Ce levier ne me paraît donc pas le plus pertinent, d’autant plus que Macron n’a pas réussi à faire de vraie réforme de la formation professionnelle et de l’apprentissage. Il y a peut-être un angle spécifique lié à la crise, une demande momentanément très forte dans certains secteurs où on peut rapidement former des chômeurs (par exemple la restauration) mais ce n’est pas la panacée pour réduire durablement le chômage de long terme.
Jean Castex a également annoncé un durcissement des règles de rémunération. Quel est l’objectif d’une telle mesure ?
À dire le vrai, la réforme de l’assurance chômage ne va pas changer la donne en matière de droit du travail ou de formation : son contenu est assez décevant et ne correspond pas à la grande réforme promise.

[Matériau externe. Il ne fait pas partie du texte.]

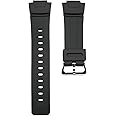 16mm TIMEWHEEL MOD Replacement Black Watch Band Strap fits Casio G Shock G100 G101 G2110 G2300 G2400 & More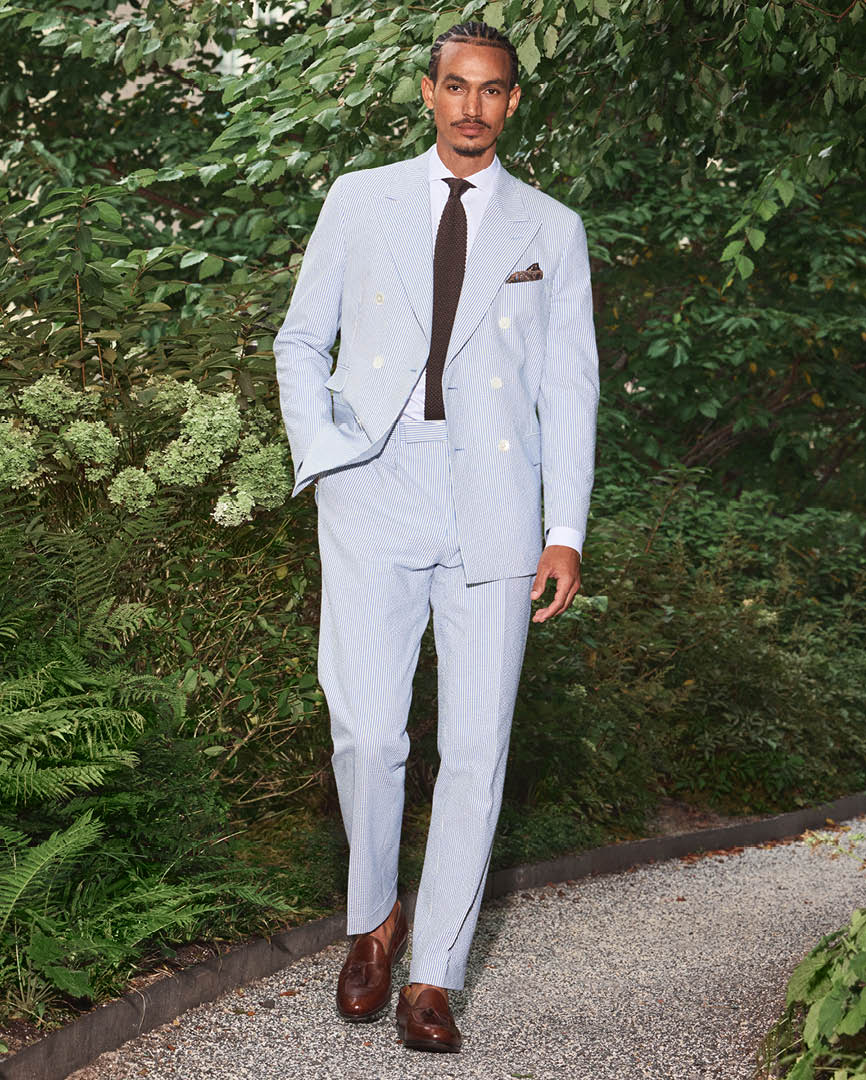 New York Fashion Week 2026 - Brooks Brothers 2027 Collection Presentation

Elle a cependant – comme la réforme avortée des retraites – un dessein inavoué, celui de faire des économies dans la gestion de l’assurance chômage. Si les nouvelles règles de rémunération sont mises en œuvre, nous devrions économiser dès 2022 trois milliards par an. Le véritable enjeu de cette réforme est donc caché, et il a trait in fine aux grands équilibres financiers et comptables du régime de l’assurance chômage. Nous pourrions même aller plus loin en matière d’indemnisation des cadres et de refus de postes et atteindre les 5-6 milliards d’économies en vitesse de croisière avec un peu plus de volonté politique.

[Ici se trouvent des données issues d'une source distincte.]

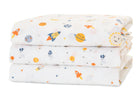 Space Exploration (3235) 5-Fitted Crib Sheets - 3 Pack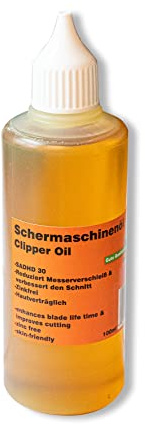 Schermaschine Zubehör Schermaschinenöl Öl SAD HD30 100ml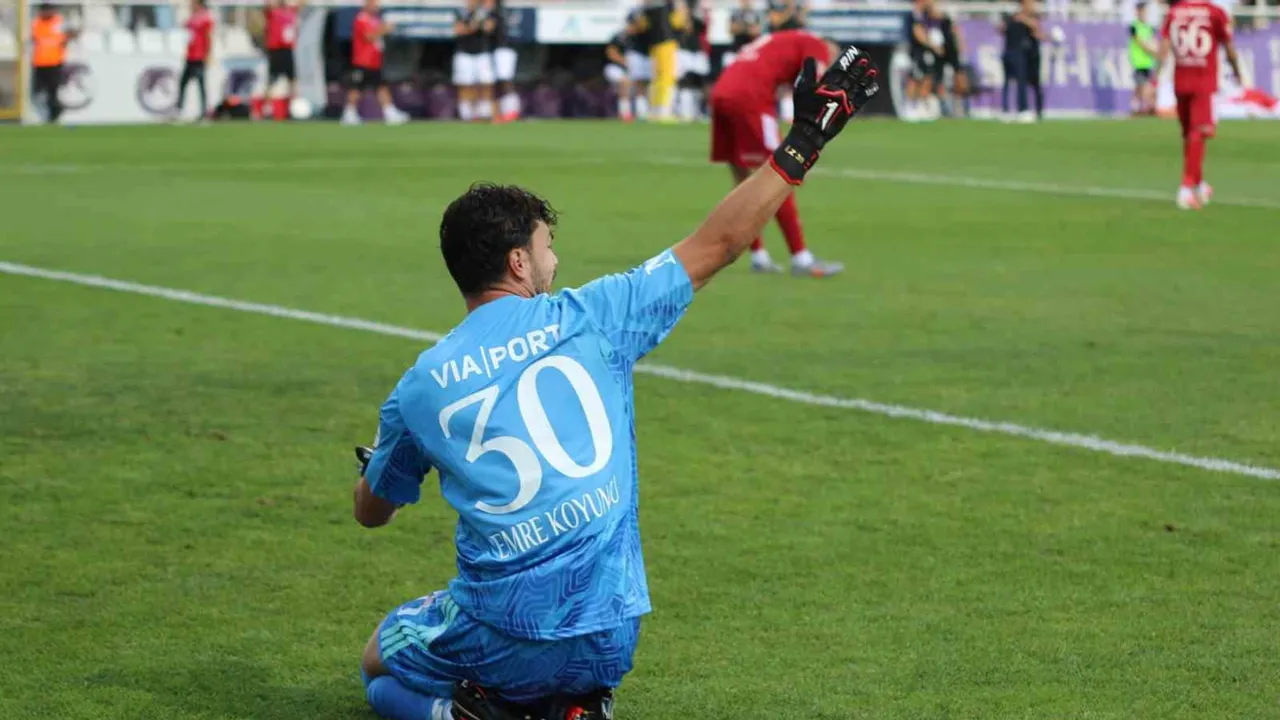 Keçiörengücü Aktepe'de kontrollü üstünlük sağladı: Pendikspor 4-1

Le refus unanime des syndicats peut-il menacer la mise en place de la réforme ?
Non, ces derniers n’ont plus aucune représentativité et poids dans le pays réel. Ce sujet ne va pas mobiliser les troupes comme celui des retraites et objectivement, seuls les cadres auraient des raisons de combattre ces mesures, car ils en seront les grands perdants (mais n’ont pas la même tradition de revendications sociales).
Le pays est sonné par la crise, en précampagne politique, il ne se mobilisera pas pour un tel sujet. Macron donnera probablement des garanties aux syndicats dans la gestion de l’assurance chômage : si les citoyens seront plutôt perdants in fine, gageons que les syndicats sauront négocier leur position dans l’assurance chômage et accroître leur influence financière, contre une acceptation de la réforme.
Emmanuel Macron joue-t-il son image de réformateur sur ce plan ?
Je ne le crois pas. Le véritable marqueur en la matière est la réforme des retraites, abandonnée sine die. Par conséquent, la question de l’assurance chômage permet de rassurer certains acteurs sociaux, mais je doute qu’elle impacte l’opinion publique ou mobilise les réformateurs spécifiquement autour de Macron. Le véritable acte de courage eut été de reculer l’âge de départ à la retraite par exemple.